Environmentalists and dam opponents, meanwhile, were also frustrated by the board's deliberations before its final vote. That's because at one point during the meeting, four members of the board were ready to support a plan that would have made any dam project much less likely.

The proposal came from Frank Mellon, who represents the Castro Valley area. Mellon suggested that the agency adopt an ambitious, 15 percent water rationing plan, which would have slashed water use to such a degree that the dam possibly would be unneeded. Along with Mellon, Linney, Katz, and McIntosh supported the idea, thereby giving it the four votes required to pass. Linney represents Alameda and parts of Oakland, Katz represents Berkeley and North Oakland, and McIntosh represents Richmond. Linney, Katz, and McIntosh also voted at one point in the meeting to kill the dam proposal outright.

But during the board's discussion, Mellon and Katz got into a disagreement that eventually torpedoed the 15 percent rationing. Mellon wanted to vote on the proposal and his plan to further reduce the proposed dam's size, but the details-oriented Katz first wanted to discuss the many other objections he had with East Bay MUD's plans, including numerous minor complaints that paled in importance to Mellon's proposals.

At that point, the meeting had passed the five-hour mark, and board members were obviously growing tired. So when it became clear that Katz would not yield and that it would take a long time to go through all of his concerns, Mellon grew frustrated and stormed out. Mellon, who is known to have a short temper, told the rest of the board that he had a prior engagement and couldn't wait until Katz was done. Sure enough, Katz' issues took more than an hour to deal with.

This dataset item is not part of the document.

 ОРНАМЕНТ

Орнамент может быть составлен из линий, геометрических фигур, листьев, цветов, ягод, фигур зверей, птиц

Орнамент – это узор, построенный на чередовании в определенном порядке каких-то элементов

But Mellon's departure meant that there were no longer four votes for 15 percent rationing. So the proposal eventually failed 3-3, with Katz, Linney, and McIntosh voting "yes," and Coleman; Foulkes, who represents Montclair and Orinda; and Patterson, who represents East Oakland; voting "no." After the meeting, Nesmith of the Sierra Club approached Katz and was visibly unhappy, telling him that his actions were "not helpful." "It's really a shame that it didn't go through," Nesmith said later, referring to the rationing plan.

After the meeting, Katz said in hindsight that he would have taken a different approach if he had known what was going to happen. "If Frank had said before the meeting or during the recess that he was going to leave, I would have planned for that," he said. He added that it was unfortunate that the board's final long-range water plan, which requires only 10 percent rationing, does not reflect what the board majority wanted. He said he had not yet decided whether to ask the board to revisit the issue.

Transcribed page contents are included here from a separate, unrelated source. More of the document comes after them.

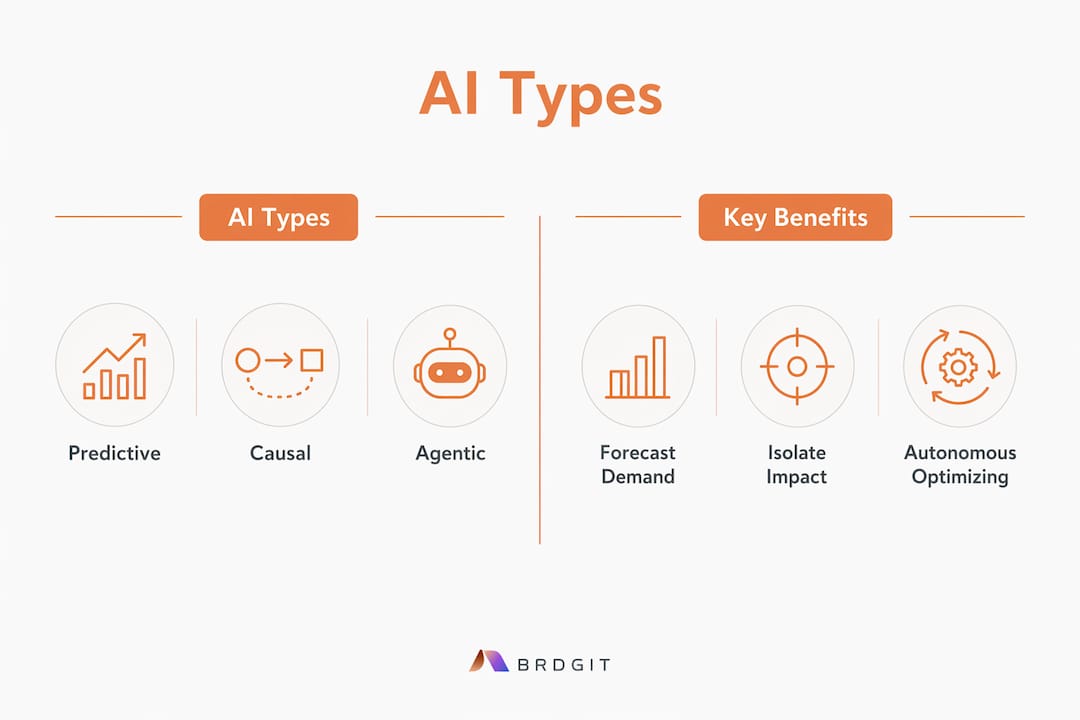 AI Types

AI Types

Predictive

Causal

Agentic

Key Benefits

Forecast Demand

Isolate Impact

Autonomous Optimizing

BRDGIT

Mellon's exit also changed the course of discussions over the size of the dam. Before departing, he proposed a slightly smaller structure — at maximum five-feet shorter — than the one the board eventually approved. But environmentalists, including Katherine Evatt of the Foothill Conservancy, which has been fighting to protect the Mokelumne for twenty years, said after the meeting that Mellon's proposal didn't represent much of an improvement, because it would still have ruined up 1.2 miles of the river.

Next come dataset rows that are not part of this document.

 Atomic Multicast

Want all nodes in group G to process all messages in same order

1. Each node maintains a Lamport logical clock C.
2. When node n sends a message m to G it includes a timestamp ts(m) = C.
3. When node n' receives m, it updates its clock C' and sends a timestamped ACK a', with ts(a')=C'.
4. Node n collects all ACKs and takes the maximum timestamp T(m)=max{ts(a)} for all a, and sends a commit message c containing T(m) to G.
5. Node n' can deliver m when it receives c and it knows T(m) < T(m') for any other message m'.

Finally, it should be noted that some of the other news media that have covered this controversy have repeatedly referred to it as a proposal to "raise" the existing Pardee Dam. East Bay MUD officials have sometimes described it the same way. But that characterization is inaccurate. The old Pardee Dam, built in the 1920s, is structurally incapable of being made taller. As a result, East Bay MUD is proposing to build a new, larger dam downstream from the old one that would significantly expand the existing Pardee Reservoir.